図のような1,2-ジオールは光学活性体でしょうか?不斉炭素(分子中の炭素原子に異なる四つの原子および原子集団が結合しているもの)を有するから光学活性体です。・・・というのは不正解です。これはメソ化合物といい、不斉炭素を有しながら分子内に対称面を持つために、光学活性体(キラルな化合物)ではありません。しかし、このアルコールの片方に選択的に何らかの官能基を導入することができれば、対称面がなくなり、キラルな化合物となります(不斉非対象化)。このような物質のことをプロキラルな化合物といいます。しかも鏡像体の1:1混合物であるラセミ体から片方の鏡像体を得るためにはどうしても収率が50%を超えないのに対し、メソ化合物からは100%得ることができます。?
そのためこのような不斉非対称化反応は非常に効率的です。通常、リパーゼなどの酵素を作用させることによって、この反応は実現できます。ただ酵素反応では適用反応が狭い、酢酸ビニルを使ってアセチル化するため、1,2ージオールや、1,3-ジオールの場合アセチル基の分子内転位反応によってラセミ化しやすいという欠点があります(言葉で書いてもよくわかりませんね。すみません。)。とはいっても非常によい反応で工業的にも使われております。
このような酵素の反応を模倣し、人工的な触媒で行うことができればすばらしいですよね。(実際いくつかの例は最近報告されています。)
今回ボストン大学のAmir H.Hoveyda教授とMarc L. Snapper教授らは共同してこの反応に取り組み以下のような反応を開発し、ネイチャーに報告しました。(Nature 2006, 443, 67)
この反応は、図のような触媒を使うことで、tert-ブチルジメチルシリル基(TBS基)の保護によりプロキラルなジオールを非対称化し、キラルなアルコールを得る方法です。触媒は使用量がちょっと多いのが気になりますが、アミノ酸由来で単段階で合成できるそうです。

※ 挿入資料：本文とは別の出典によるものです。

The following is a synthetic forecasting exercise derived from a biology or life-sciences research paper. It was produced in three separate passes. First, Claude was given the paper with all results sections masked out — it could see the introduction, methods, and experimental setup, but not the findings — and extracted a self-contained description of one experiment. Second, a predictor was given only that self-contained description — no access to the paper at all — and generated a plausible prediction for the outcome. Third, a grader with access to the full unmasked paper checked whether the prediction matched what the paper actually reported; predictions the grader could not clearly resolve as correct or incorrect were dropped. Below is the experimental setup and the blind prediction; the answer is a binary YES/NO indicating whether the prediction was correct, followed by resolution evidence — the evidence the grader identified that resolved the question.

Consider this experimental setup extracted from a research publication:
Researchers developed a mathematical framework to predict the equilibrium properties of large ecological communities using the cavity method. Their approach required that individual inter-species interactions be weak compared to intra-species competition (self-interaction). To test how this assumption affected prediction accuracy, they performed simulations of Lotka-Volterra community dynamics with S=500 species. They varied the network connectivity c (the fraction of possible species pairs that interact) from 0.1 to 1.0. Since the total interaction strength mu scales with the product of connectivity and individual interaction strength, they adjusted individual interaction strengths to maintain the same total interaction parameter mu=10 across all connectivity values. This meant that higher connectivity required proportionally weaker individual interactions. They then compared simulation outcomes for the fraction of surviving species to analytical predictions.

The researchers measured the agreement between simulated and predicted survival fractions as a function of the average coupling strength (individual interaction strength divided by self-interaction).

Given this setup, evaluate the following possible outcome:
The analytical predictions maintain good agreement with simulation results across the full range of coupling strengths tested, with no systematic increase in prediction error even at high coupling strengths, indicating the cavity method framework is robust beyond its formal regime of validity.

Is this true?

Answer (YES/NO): NO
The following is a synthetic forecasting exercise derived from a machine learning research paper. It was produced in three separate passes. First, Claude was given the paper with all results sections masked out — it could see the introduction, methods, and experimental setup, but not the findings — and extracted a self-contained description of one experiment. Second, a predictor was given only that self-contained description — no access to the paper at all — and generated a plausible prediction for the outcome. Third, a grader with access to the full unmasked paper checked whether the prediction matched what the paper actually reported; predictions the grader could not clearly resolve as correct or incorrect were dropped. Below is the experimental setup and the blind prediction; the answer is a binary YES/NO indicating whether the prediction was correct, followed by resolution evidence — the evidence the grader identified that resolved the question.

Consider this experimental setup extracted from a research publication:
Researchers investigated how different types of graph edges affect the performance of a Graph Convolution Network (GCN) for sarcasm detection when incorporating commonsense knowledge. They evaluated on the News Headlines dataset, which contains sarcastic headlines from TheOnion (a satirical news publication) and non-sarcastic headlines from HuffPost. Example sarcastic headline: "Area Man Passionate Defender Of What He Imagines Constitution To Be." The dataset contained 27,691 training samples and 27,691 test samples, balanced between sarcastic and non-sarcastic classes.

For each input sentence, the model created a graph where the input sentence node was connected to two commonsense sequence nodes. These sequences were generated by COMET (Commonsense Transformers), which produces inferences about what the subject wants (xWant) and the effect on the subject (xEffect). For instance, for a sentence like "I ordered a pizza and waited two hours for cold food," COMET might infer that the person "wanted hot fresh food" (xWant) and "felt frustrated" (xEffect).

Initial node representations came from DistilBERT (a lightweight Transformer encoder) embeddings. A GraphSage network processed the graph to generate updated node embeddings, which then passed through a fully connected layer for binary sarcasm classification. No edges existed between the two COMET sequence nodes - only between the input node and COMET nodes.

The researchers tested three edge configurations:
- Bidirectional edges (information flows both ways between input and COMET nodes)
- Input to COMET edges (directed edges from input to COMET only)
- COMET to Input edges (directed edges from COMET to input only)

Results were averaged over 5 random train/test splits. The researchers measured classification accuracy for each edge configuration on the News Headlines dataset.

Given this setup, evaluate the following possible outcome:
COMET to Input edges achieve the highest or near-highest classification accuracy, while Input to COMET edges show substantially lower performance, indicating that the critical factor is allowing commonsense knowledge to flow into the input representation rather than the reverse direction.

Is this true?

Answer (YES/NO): NO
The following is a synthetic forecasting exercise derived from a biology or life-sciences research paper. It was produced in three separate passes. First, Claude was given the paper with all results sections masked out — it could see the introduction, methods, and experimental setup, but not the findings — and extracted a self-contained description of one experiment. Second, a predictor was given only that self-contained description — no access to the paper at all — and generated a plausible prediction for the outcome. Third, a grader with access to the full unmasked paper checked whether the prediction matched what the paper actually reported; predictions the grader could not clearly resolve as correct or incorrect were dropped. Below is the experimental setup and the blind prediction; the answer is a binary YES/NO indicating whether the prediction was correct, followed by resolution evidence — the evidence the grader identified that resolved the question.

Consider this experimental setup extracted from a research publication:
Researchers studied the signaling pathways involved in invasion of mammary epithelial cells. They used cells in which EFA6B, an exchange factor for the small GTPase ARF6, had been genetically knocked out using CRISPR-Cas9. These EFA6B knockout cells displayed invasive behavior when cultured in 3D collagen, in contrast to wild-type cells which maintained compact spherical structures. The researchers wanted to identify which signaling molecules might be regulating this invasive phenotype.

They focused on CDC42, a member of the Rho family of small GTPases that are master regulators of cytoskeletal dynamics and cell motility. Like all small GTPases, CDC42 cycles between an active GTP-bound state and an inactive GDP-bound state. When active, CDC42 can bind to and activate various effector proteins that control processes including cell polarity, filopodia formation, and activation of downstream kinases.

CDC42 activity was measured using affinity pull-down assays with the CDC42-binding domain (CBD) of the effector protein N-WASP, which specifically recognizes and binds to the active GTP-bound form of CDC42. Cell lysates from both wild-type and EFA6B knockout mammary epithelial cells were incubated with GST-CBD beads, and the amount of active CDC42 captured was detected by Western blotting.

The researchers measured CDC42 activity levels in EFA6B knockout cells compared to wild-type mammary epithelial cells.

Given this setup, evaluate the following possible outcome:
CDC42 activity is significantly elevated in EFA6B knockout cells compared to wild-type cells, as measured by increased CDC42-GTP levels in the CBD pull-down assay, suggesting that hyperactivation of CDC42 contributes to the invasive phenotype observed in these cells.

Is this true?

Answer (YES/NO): YES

アミノ基およびアミドのカルボニル基とジオールの水酸基が水素結合して近づき、イミダゾール部位でシリル化を促進し、逆側は大きなtert-ブチルで覆うことで高い光学収率で目的の生成物を得ることに成功しています。うまいですね。
ところで、最近、ネイチャーやサイエンスに報告される合成や化学反応が多い気がします。面白くなってきたのでしょうか?